Is .myjoomla.configuration.php.md5 malware?
No. It is created by the mySites.guru connector, not by an attacker. It is one of the few dot-files on your server that you can be certain about. If you monitor configuration.php with mySites.guru, this file is expected.
Why does the file say myjoomla when I use mySites.guru?
The .myjoomla prefix is a legacy filename the connector has written for years, from before the service was rebranded to mySites.guru. On WordPress the same mechanism writes files with a .mywpguru. prefix instead. Both are the same mySites.guru feature.
What is the WordPress equivalent file?
On WordPress the connector writes .mywpguru.wp-config.php.md5 (and equivalents for other watched files). It works exactly like the Joomla version, just with a different prefix.
Is it safe to delete the .myjoomla.configuration.php.md5 files?
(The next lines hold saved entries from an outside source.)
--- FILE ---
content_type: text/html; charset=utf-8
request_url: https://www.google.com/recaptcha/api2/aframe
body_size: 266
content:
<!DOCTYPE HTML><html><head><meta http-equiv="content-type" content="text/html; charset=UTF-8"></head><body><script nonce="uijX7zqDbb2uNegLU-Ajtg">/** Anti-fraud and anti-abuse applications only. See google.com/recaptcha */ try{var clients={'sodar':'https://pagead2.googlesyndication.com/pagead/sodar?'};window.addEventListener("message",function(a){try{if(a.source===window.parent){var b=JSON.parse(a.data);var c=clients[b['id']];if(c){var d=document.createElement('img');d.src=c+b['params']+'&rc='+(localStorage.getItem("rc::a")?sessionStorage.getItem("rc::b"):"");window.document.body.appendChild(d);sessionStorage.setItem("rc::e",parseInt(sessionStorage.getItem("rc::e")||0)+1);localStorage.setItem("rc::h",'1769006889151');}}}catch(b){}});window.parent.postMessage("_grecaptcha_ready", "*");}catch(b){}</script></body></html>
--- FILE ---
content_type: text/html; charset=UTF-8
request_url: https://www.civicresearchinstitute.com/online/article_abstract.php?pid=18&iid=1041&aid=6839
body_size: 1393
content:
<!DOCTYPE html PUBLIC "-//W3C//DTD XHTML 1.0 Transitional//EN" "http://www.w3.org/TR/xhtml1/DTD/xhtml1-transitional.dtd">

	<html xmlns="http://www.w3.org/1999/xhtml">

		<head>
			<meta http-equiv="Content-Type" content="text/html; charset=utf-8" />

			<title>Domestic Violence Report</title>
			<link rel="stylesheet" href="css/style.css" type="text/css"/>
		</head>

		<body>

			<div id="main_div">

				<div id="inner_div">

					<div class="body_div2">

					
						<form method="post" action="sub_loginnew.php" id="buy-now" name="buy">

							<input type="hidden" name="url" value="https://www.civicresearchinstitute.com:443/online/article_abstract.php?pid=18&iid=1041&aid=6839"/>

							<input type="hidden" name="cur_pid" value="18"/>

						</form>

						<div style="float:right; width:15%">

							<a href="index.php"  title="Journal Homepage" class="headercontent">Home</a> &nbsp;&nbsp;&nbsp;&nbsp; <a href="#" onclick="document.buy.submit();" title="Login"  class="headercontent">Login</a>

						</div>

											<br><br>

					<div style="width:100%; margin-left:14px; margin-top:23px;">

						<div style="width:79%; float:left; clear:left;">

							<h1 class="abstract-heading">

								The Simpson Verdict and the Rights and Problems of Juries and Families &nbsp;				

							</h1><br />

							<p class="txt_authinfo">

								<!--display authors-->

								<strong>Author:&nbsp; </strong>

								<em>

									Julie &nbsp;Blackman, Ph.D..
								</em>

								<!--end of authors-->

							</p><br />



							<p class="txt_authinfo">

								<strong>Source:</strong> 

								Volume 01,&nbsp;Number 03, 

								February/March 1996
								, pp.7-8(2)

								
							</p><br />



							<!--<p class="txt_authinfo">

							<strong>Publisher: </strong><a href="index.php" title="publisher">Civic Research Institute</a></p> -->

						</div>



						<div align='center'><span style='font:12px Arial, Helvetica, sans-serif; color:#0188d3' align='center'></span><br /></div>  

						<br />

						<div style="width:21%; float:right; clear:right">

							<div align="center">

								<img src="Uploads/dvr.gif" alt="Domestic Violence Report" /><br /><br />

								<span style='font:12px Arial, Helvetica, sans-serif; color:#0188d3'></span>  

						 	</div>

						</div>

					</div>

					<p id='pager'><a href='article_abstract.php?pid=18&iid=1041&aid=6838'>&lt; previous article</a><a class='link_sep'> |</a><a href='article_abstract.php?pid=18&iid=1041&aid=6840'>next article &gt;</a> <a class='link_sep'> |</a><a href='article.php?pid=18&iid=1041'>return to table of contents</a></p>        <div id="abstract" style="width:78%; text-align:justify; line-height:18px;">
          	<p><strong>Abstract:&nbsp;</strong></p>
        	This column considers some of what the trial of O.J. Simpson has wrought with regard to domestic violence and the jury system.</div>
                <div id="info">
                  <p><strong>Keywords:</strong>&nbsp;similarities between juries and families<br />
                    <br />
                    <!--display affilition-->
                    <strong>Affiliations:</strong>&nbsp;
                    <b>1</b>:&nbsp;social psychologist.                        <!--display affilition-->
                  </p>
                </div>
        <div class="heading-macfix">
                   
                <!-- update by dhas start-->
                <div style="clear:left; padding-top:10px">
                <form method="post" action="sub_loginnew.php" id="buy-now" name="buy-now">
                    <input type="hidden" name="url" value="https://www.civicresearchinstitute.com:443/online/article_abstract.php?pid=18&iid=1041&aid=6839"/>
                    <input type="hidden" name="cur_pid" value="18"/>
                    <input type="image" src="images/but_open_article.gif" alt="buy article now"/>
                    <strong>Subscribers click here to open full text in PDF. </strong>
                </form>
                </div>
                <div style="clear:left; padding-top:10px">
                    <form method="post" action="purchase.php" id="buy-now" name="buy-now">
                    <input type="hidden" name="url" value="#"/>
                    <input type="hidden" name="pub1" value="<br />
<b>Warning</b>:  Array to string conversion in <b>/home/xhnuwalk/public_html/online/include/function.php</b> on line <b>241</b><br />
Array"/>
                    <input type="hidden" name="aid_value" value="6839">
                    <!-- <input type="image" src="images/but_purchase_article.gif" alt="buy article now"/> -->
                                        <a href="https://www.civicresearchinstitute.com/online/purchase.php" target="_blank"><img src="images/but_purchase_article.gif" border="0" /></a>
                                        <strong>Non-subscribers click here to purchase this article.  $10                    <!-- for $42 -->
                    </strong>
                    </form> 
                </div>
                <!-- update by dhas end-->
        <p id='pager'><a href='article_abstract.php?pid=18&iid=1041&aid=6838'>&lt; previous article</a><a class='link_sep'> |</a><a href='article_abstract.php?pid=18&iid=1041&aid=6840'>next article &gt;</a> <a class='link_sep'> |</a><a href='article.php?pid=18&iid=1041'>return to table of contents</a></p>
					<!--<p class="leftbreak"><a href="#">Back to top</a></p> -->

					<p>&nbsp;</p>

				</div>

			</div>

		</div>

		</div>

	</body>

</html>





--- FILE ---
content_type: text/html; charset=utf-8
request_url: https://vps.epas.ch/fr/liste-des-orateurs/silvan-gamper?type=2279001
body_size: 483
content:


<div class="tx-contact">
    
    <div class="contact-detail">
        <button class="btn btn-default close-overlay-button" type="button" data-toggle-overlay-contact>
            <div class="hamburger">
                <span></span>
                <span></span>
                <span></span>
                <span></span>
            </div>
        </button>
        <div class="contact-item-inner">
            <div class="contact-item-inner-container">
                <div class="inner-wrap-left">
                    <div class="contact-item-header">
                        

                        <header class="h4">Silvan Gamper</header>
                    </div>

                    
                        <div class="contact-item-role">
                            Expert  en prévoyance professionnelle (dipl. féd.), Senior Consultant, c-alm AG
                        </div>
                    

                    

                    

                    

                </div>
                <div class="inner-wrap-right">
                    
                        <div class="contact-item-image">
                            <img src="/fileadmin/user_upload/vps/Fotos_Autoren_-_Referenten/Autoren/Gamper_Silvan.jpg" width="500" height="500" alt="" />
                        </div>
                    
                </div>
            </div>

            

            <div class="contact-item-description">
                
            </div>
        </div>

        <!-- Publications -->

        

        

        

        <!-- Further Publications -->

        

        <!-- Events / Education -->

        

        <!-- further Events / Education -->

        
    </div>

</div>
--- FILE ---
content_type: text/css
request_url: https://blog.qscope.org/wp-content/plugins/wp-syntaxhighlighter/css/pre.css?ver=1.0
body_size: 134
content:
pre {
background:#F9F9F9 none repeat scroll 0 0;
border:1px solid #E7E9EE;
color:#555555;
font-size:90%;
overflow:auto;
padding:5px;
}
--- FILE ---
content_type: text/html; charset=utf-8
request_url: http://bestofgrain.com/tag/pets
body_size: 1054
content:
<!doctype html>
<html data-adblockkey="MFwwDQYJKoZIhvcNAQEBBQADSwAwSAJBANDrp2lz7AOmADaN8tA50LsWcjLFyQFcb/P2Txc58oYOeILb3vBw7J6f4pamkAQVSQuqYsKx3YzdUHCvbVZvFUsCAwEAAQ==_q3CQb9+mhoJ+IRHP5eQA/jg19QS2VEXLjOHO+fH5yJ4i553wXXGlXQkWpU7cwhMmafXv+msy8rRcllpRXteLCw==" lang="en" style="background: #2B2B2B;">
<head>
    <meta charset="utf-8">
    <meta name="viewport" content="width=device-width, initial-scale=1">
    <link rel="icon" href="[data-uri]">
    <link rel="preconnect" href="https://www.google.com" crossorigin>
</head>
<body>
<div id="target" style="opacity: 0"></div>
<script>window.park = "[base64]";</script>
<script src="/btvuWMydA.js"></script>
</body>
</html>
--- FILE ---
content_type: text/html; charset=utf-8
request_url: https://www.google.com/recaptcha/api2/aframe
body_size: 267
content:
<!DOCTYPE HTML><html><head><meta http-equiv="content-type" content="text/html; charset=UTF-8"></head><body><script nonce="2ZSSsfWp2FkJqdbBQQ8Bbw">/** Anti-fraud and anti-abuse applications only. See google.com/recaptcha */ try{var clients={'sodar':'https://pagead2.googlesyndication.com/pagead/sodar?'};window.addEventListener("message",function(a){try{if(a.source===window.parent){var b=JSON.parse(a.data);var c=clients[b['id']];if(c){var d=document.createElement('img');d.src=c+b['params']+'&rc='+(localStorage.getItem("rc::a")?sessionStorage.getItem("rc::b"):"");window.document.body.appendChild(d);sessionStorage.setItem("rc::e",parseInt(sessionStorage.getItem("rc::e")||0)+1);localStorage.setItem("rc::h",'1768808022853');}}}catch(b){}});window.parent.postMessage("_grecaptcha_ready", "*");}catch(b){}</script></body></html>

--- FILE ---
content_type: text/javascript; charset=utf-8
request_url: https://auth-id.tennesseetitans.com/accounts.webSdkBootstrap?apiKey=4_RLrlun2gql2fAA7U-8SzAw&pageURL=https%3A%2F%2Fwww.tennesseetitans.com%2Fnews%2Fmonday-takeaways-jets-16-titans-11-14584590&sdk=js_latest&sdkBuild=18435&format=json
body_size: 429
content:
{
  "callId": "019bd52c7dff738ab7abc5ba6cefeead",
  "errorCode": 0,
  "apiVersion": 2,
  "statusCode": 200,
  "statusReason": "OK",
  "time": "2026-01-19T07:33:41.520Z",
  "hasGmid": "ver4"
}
Yes. On the next page load the connector sees the lock is missing, recalculates the hash, and writes a fresh baseline. No alert is raised for the missing file. To stop monitoring a file properly, remove it from the watch list in your dashboard rather than deleting the file on disk.
Does MD5 being broken make this insecure?
No. MD5's weakness is collision resistance, where an attacker crafts two new files with the same hash. Detecting a change to your existing configuration.php is a different problem that MD5 still handles well, because mySites.guru controls the baseline hash.